S-Space College of Humanities (인문대학) Institute of Humanities (인문학연구원) Journal of humanities (인문논총) Journal of Humanities vol.08 (1982) (인문논총)
線的인 진전 : 예이츠의 후기시 -비잔티움 항해>를 중심으로-
The Linear Progress: Yeats's Later Poetry
- Issue Date
- 서울대학교 인문대학
- 인문논총, Vol.8, pp. 19-37
- "Sailing to Byzantium" has long been interpreted as a quest for a resting place in the "artifice of eternity". As an "artifice of eternity for soul" piece, however, it occupies an uncomfortable place among Yeats's later poems. "Among School Children" (which preceded it) and "A Dialogue of Self and Soul" (which follows it), for instance, are the poems of the "self", and their key motif is "Labour is blossoming or dancing where/The body is not bruised to pleasure soul" (Among School Children).
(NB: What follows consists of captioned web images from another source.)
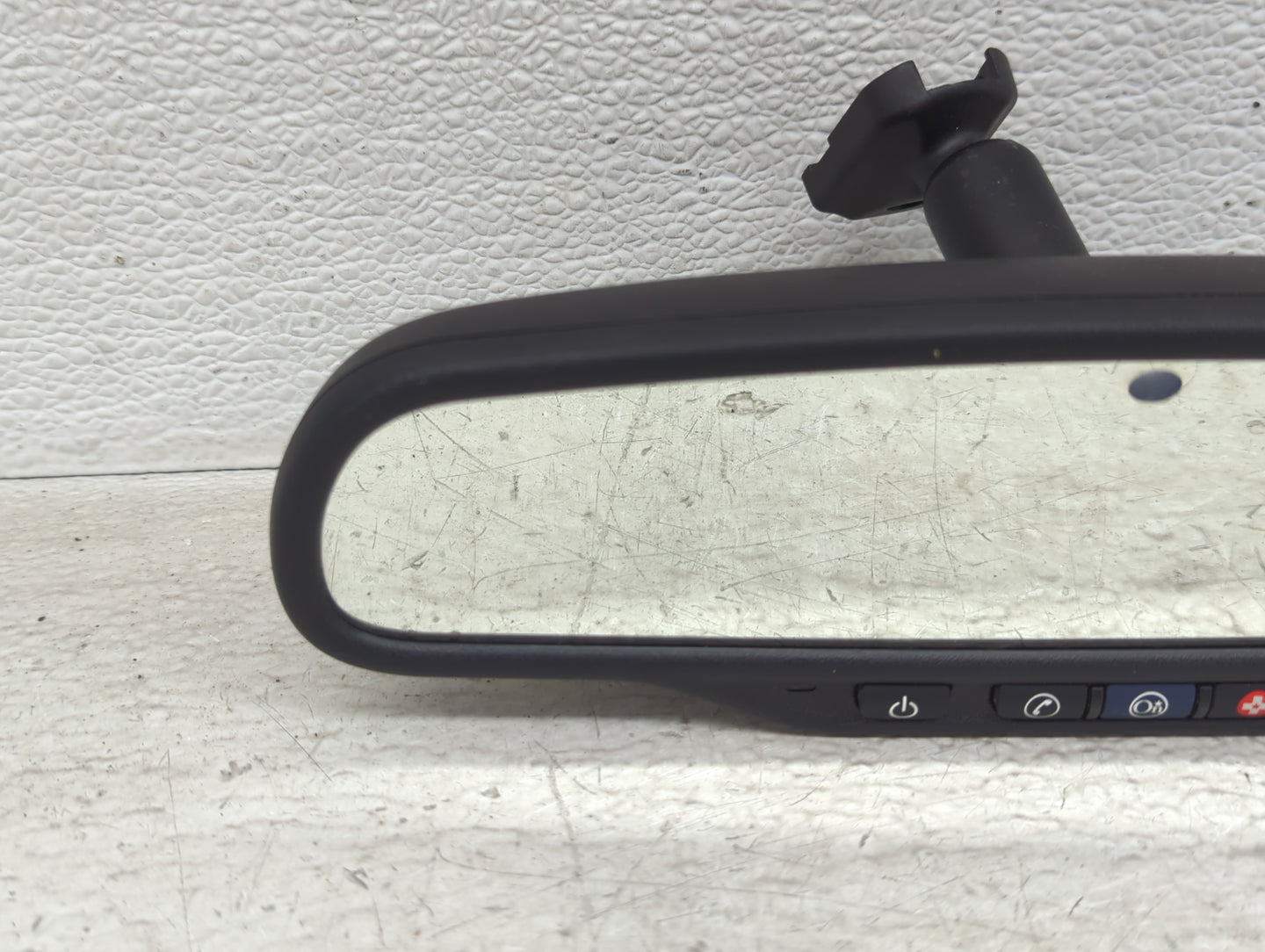2009 Gmc Yukon Interior Rear View Mirror Replacement OEM Fits OEM Used Auto Parts - Oemusedautoparts1.com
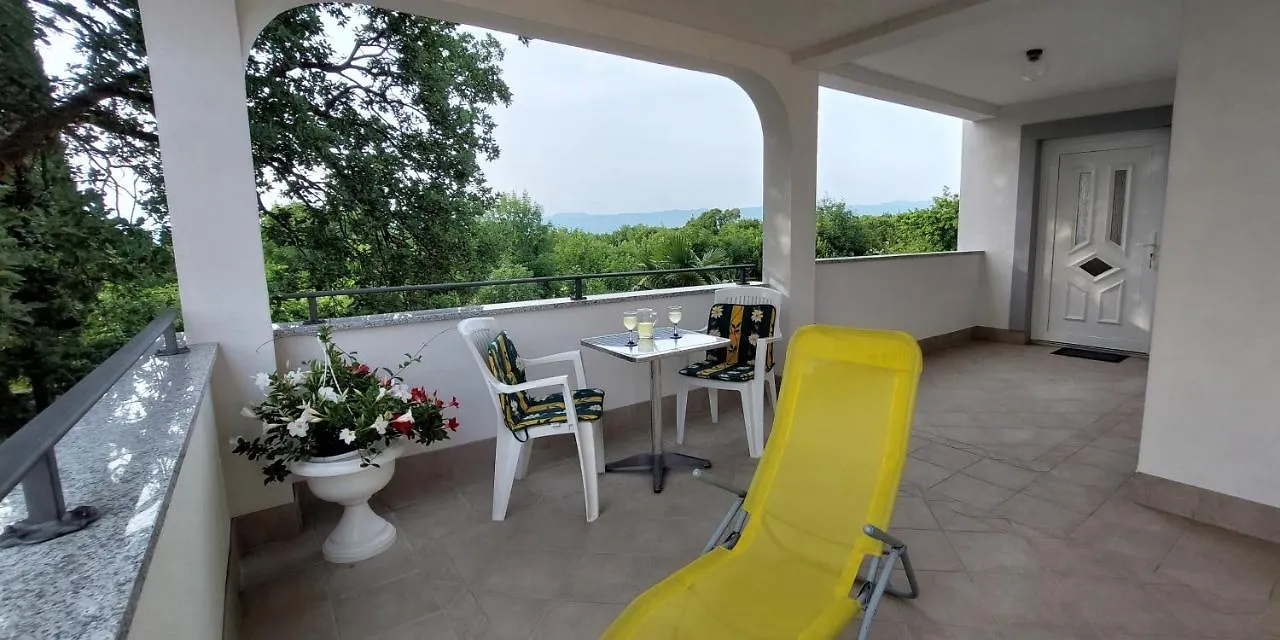 Apartment Apartmani Diva Malinska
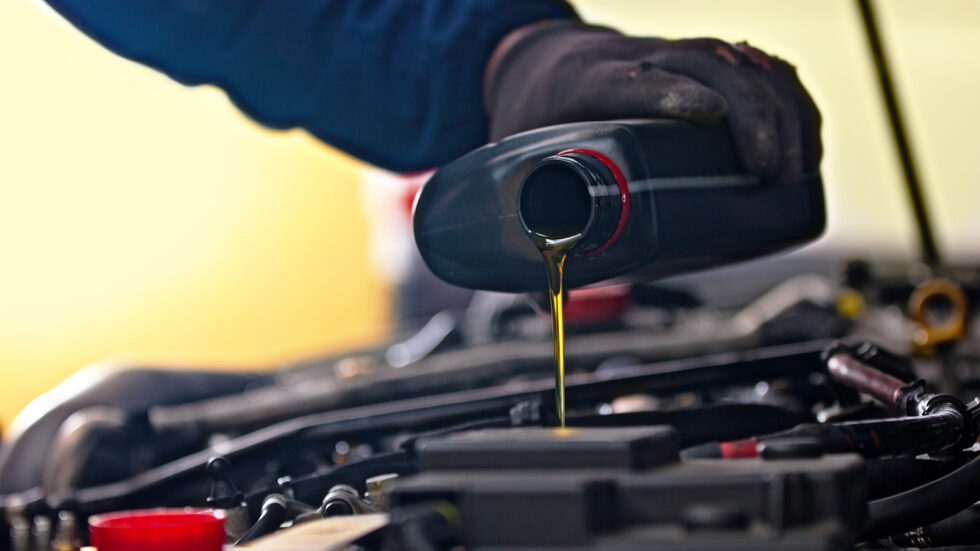 Motor Oil Selection Valvoline Express Care Brampton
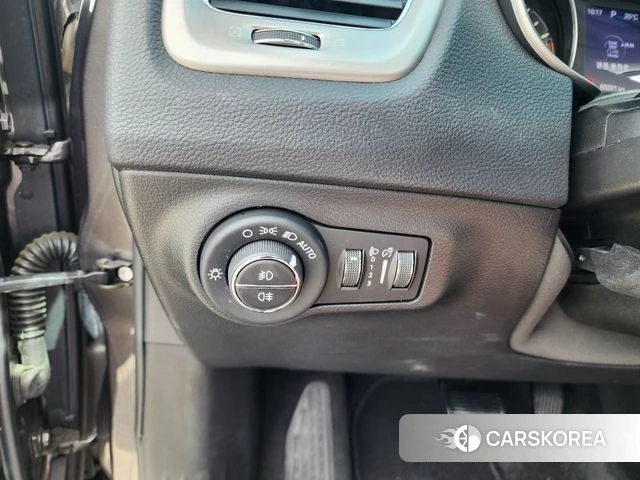 Jeep Compass 2nd Generation id 4371446 из Кореи 8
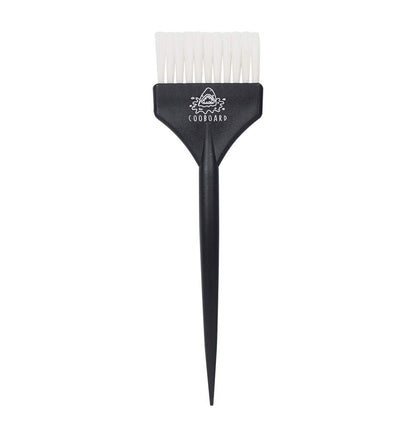 Cooboard Hair Color Brush - Soft Bristle Tint & Dye Applicator for Bleach and Dye | Pointed Handle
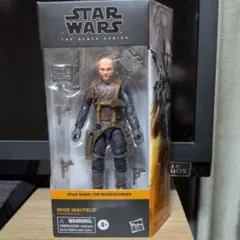 未開封 スターウォーズ ブラックシリーズ アックスウォーヴス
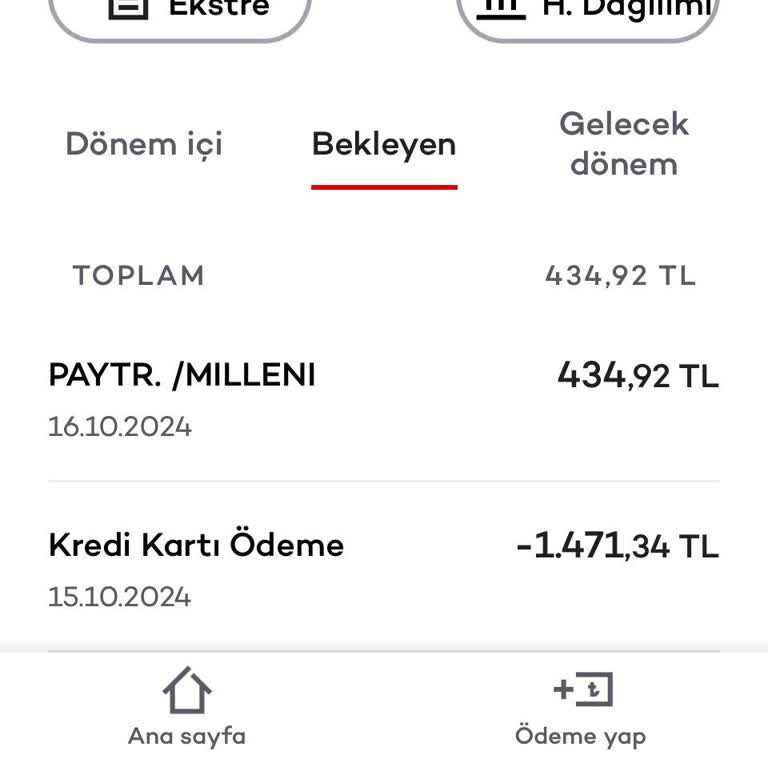 Hesabımdan İzinsiz Para Çekimi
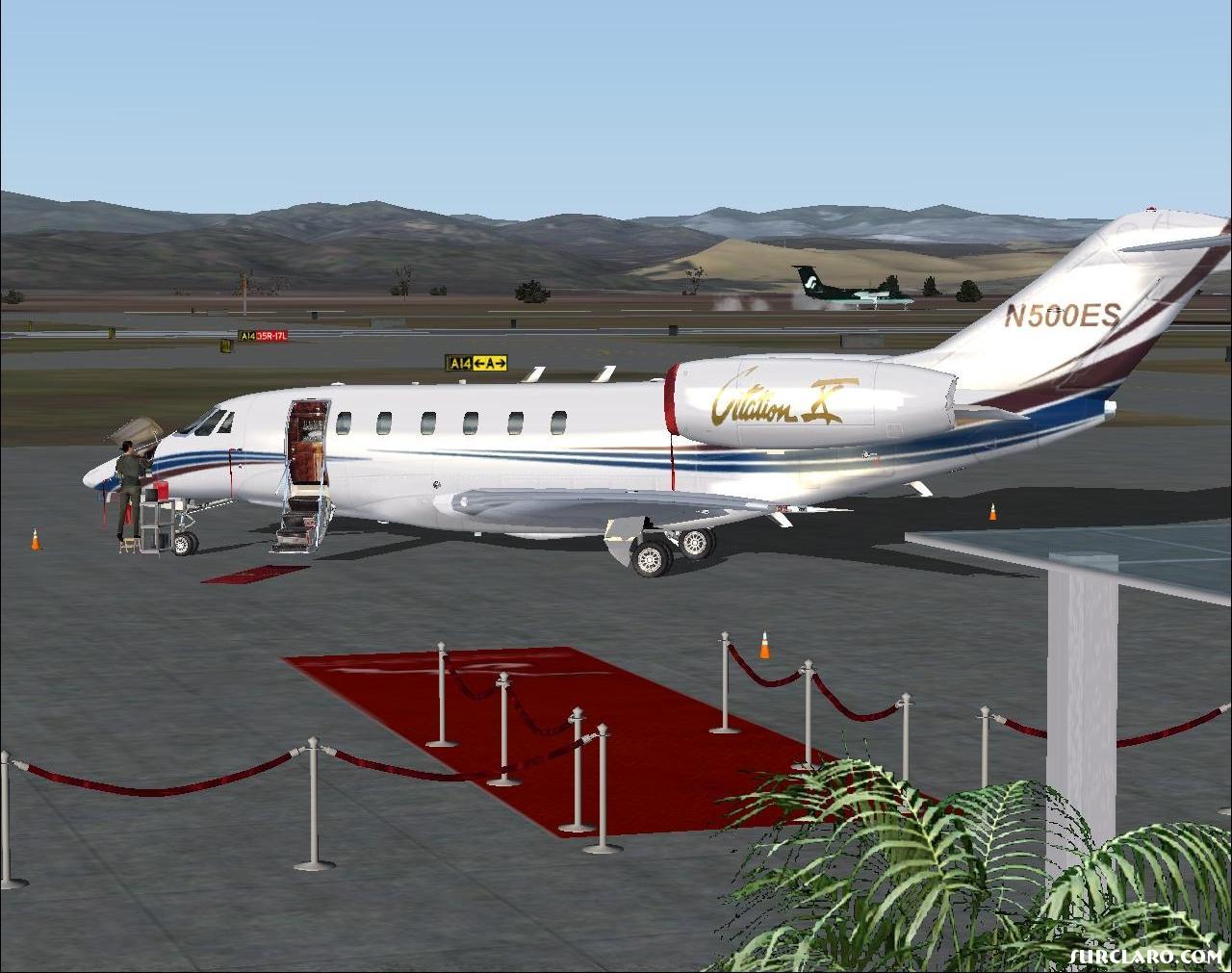 Personal Jet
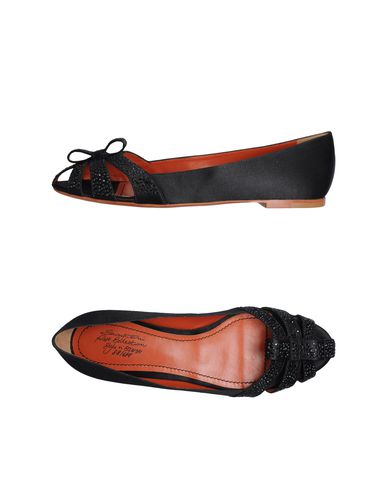 ZOOM SANTONI ROSE - Ballet flats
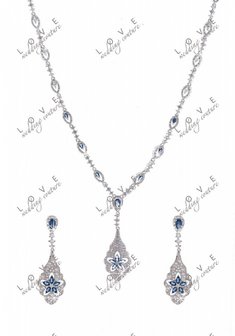 Набор фианитовый N 03-N78631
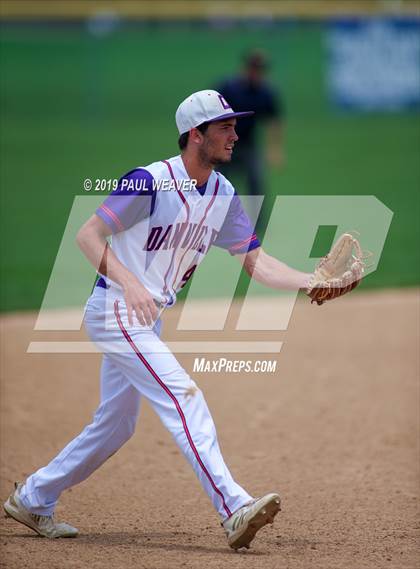 Thumbnail 3 in Danville vs. Northwestern Lehigh (PIAA 4A Play-in) photogallery.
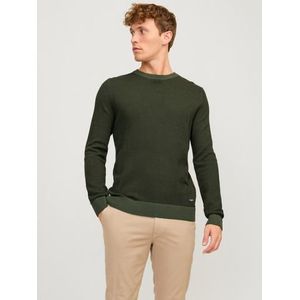 Jack & Jones Trui met ronde hals JJEGLOBE KNIT CREW NECK NOOS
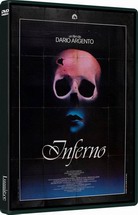 Gerestaureerde versie van Dario Argento's INFERNO verschijnt binnenkort op DVD.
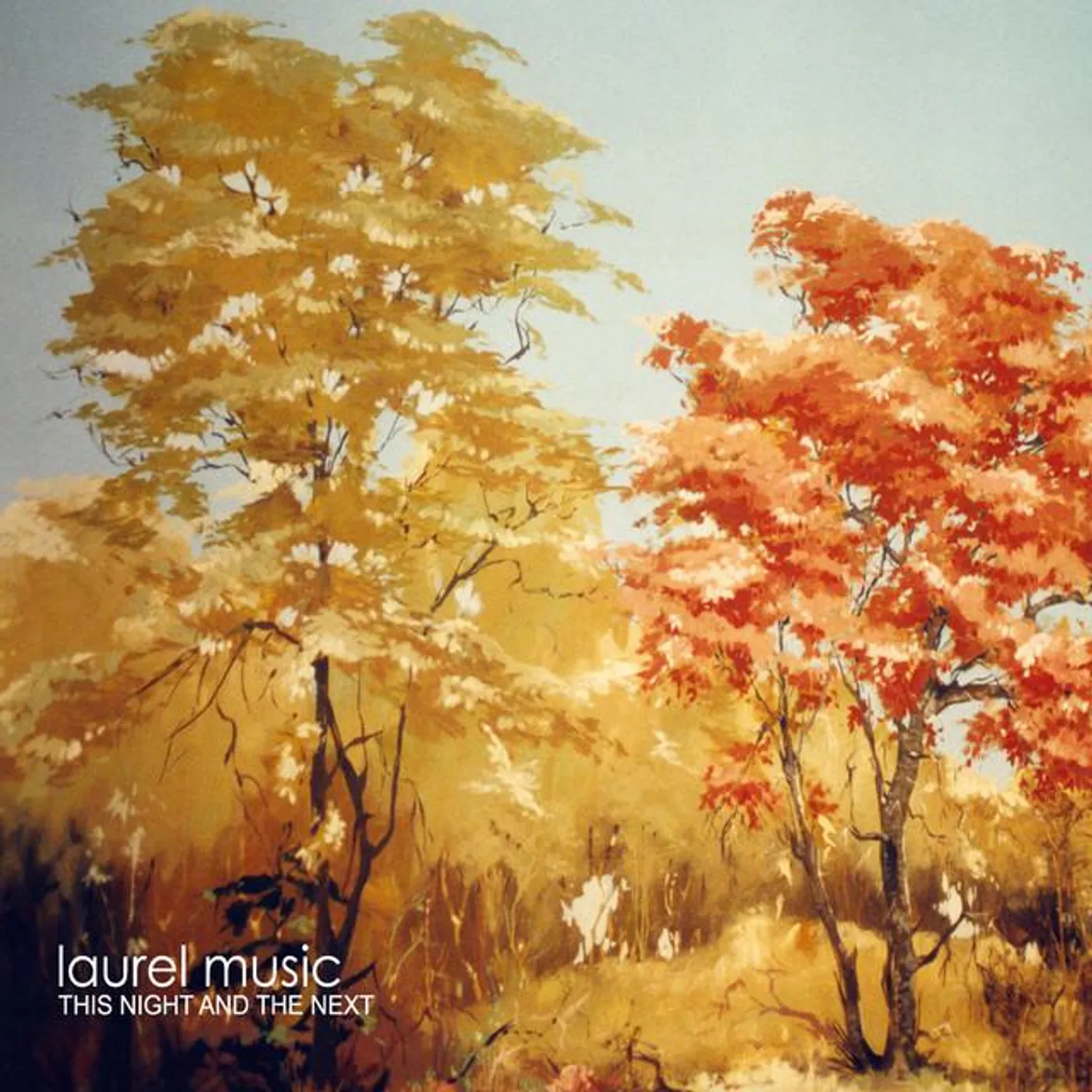Laurel Music Brand Page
Close reading reveals that the word "soul" takes two distinct meanings in those poems. The most illuminating example shows itself in "A Dialogue of Self and Soul" when Self, after Soul's exit, speaks in monologue that he will gladly endure again the agony that he should suffer "if he woos/A proud woman not kindred of his soul" (my italics). Here Yeats (or the speaker) uses the word "soul" not as a spiritual entity but as the essence of the self. In "Sailing to Byzantium" the "soul" unawares changes itself into "I". Till the end of the penultimate stanza much attention has been given to the soul, 'which demands the subject of the last stanza to be "my soul", instead of "I". But the stanza begins: Once out of nature I shall never take My bodily form from any natural thing... The change of the soul to "I"in the poem symbolically heralds the later Yeats whose main concern is "I", not the soul. Seen in this perspective, the progress of Yeats in .his later poetry is not dialectic (as some critics assert) but linear, and "Sailing to Byzantium" occupies the center comfortably among the poems of The Tower and The Winding Stair and Other Poems.